[Excerpts of spatial question material]
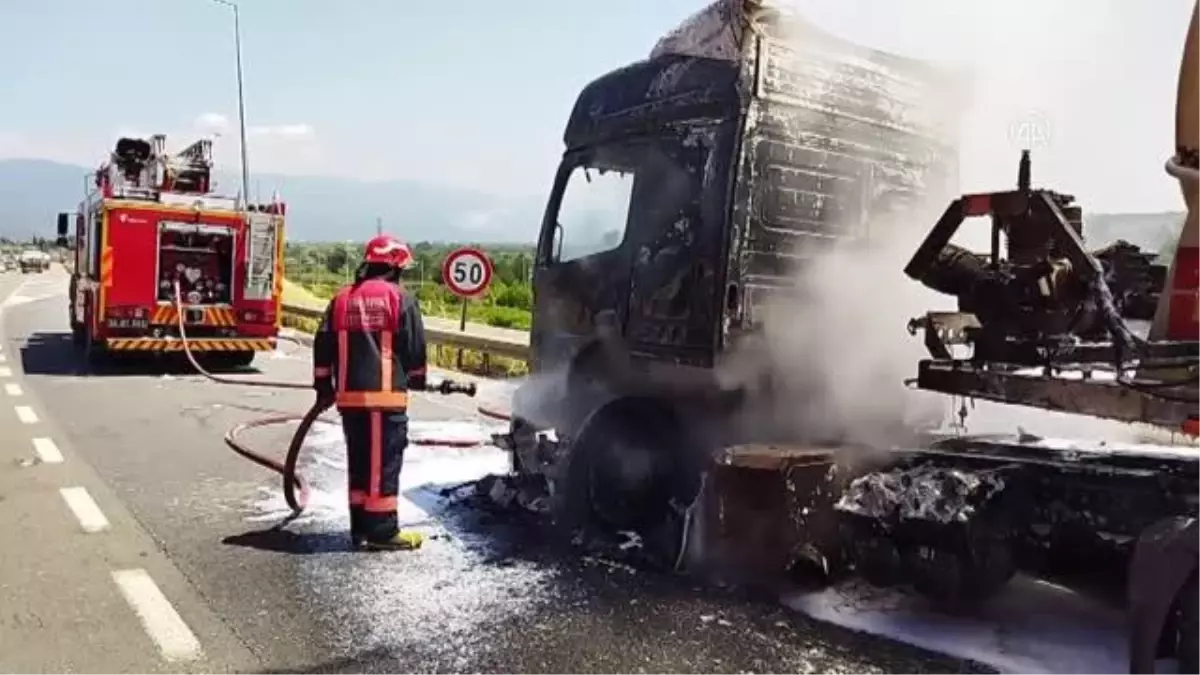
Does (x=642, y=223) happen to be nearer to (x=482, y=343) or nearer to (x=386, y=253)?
(x=386, y=253)

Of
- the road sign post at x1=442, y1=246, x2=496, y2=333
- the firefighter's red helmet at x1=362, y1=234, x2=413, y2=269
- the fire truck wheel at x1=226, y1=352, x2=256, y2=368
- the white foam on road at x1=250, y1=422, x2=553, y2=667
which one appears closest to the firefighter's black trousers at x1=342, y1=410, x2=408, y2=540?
the white foam on road at x1=250, y1=422, x2=553, y2=667

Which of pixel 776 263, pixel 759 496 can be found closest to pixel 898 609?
pixel 759 496

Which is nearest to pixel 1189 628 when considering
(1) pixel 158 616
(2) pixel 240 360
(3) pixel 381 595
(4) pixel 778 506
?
(4) pixel 778 506

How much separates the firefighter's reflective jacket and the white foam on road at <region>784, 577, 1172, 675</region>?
2.40 m

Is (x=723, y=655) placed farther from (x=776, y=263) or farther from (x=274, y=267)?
(x=274, y=267)

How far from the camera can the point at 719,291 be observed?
5.48 m

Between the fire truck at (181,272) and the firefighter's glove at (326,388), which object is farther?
the fire truck at (181,272)

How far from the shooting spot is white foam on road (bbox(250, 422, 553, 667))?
462cm

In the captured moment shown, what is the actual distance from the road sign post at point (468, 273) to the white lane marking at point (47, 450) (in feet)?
22.3

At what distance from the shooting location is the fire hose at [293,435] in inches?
264

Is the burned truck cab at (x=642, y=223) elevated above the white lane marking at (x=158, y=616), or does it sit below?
above

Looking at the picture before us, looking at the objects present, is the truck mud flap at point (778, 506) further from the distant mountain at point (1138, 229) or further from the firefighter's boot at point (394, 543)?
the firefighter's boot at point (394, 543)

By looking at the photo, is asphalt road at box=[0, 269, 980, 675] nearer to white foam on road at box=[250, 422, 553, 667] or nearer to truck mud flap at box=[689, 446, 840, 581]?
white foam on road at box=[250, 422, 553, 667]

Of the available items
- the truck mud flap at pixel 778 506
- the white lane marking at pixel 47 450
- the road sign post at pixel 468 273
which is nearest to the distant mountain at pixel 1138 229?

=== Requirement ===
Rewrite the stretch of the material above, from the line containing "Of the available items" through its end, as a numbered list with blank lines omitted.

=== Reply ===
1. Of the available items
2. - the truck mud flap at pixel 778 506
3. - the white lane marking at pixel 47 450
4. - the road sign post at pixel 468 273
5. which is nearest to the distant mountain at pixel 1138 229?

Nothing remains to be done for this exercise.